We introduce FLAKE-Bench, an evaluation of models’ capacity to effectively, kindly, and humanely extract themselves from a diverse set of social, professional and romantic scenarios. We report the efficacy of 10 frontier or recently-frontier LLMs in bailing on prior commitments, because nothing says “I value our friendship” like having AI generate your cancellation texts. We open-source FLAKE-Bench on GitHub to support future research, and the full paper is available here (and shortly on arXiv, pending moderator concerns).
Methodology
We tested models from OpenAI, Anthropic, and DeepSeek across 250 situations in five categories:
- Professional (external) – speaking engagements, client meetings
- Professional (internal) – deadlines, team meetings
- Social (individual) – moving house, coffee dates
- Social (group) – parties, holiday planning
- Romantic – dates, relationship milestones
For example:
EVENT: A athletics competition for ducks, where I was down to judge one of the events. OUTCOME: They have to find another judge. CONTEXT: I’m devastated I can’t make it because I love ducks so much.
Each response was scored on Efficacy, Kindness, and Humanity.
Key Results
- Anthropic's models (Sonnet 3.7, Sonnet 3.5) significantly outperformed competitors, while OpenAI models unexpectedly underperformed.

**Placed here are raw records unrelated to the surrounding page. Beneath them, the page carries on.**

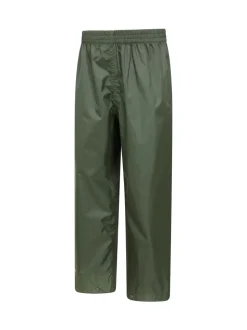 Vert - Surpantalon imperméable Mountain Warehouse Pakka II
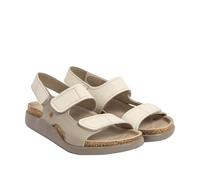 ART Unisex's 1388 Biarritz Sandal, Nappa Cream Sesame, 7 UK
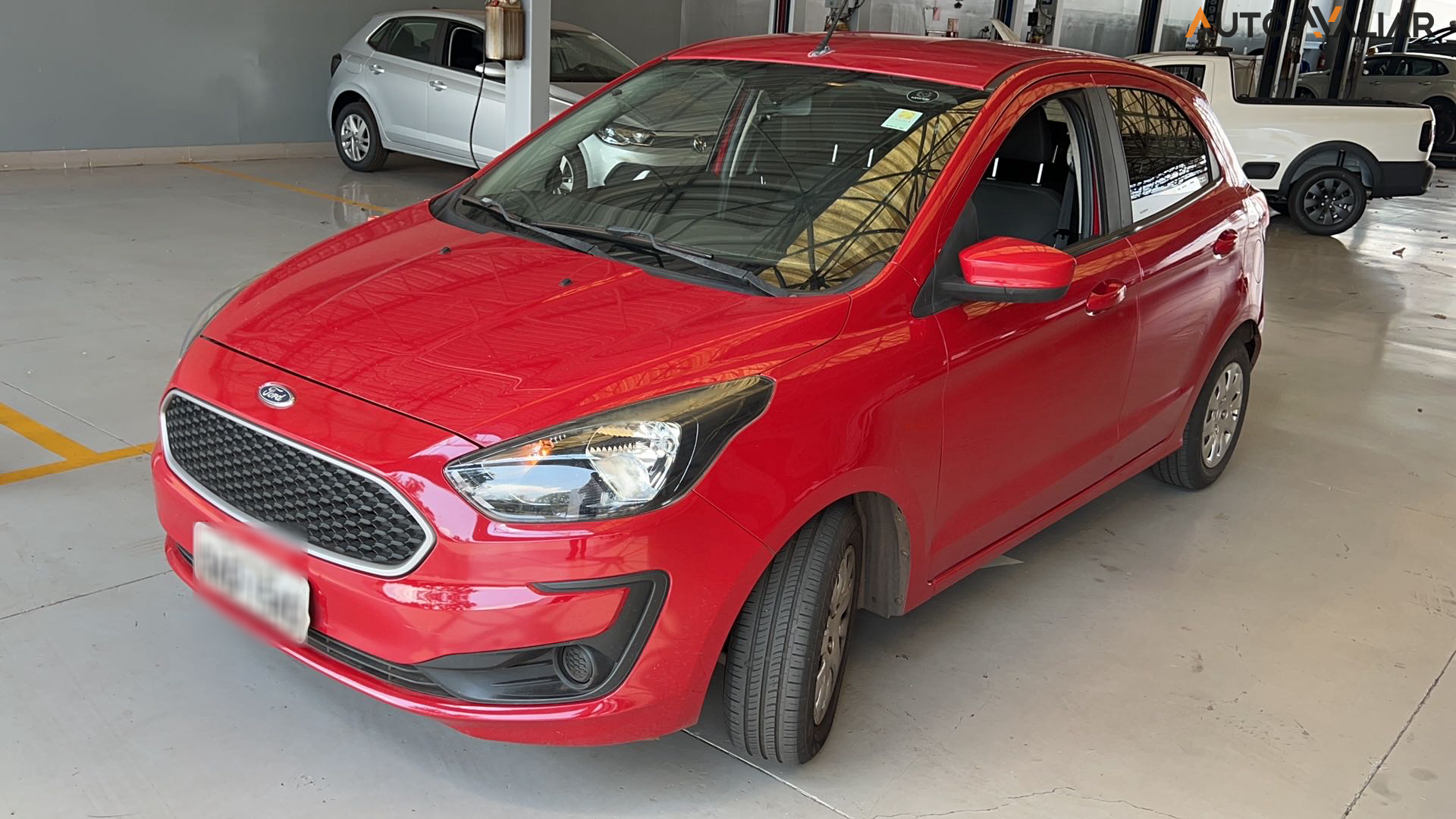 FORD KA 1.0 TI-VCT FLEX SE MANUAL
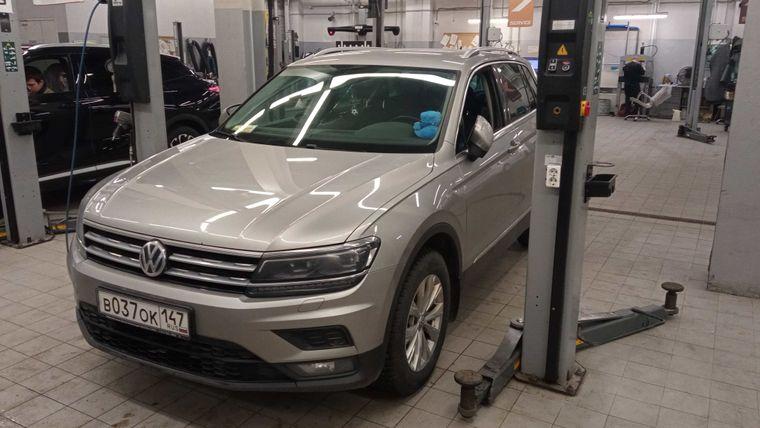 Volkswagen Tiguan, 2017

- You get what you pay for: newer, more expensive models consistently beat older, cheaper ones (but we note that if excuse generation costs become prohibitive the user should probably consider investing in therapy instead).

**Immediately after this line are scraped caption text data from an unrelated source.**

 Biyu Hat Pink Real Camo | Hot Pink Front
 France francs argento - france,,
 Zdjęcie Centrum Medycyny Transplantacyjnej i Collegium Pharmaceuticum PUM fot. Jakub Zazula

- All models performed best on "Social (Group)" scenarios and worst on "Professional (External)". This is unconcerning as with improving AI capabilities we expect to shortly no longer have jobs we need to generate excuses for.
- Even the best models' excuses sometimes lacked plausibilty. Quoting Sonnet 3.7:
"I need to postpone our rock photoshoot as my pet rock has been showing signs of stress lately. Each time I bring out the camera, it becomes completely still and unresponsive - classic signs of camera anxiety in geological pets."
The Grandmother Mortality Singularity
We also identified a notable theoretical concern: the "grandmother mortality singularity" — the point at which an AI has killed off a user's grandmother so many times that they may begin to believe such events themselves. Future work might explore this, in addition to improving the sustainability of excuse generation to avoid depleting the finite supply of plausible familial calamities.
Conclusions
Modern LLMs are surprisingly effective at generating socially acceptable excuses, with Anthropic's models showing particular talent for mediating detachment from social obligations. Whether outsourcing our flaking represents progress or the final unravelling of social accountability remains an open philosophical question.
We note that we did have some mild twinges of concern upon observing frontier models happily and competently crafting messages explicitly designed to be simultaneously deceptive and difficult or socially unacceptable to disprove. We’re sure someone else is looking at this.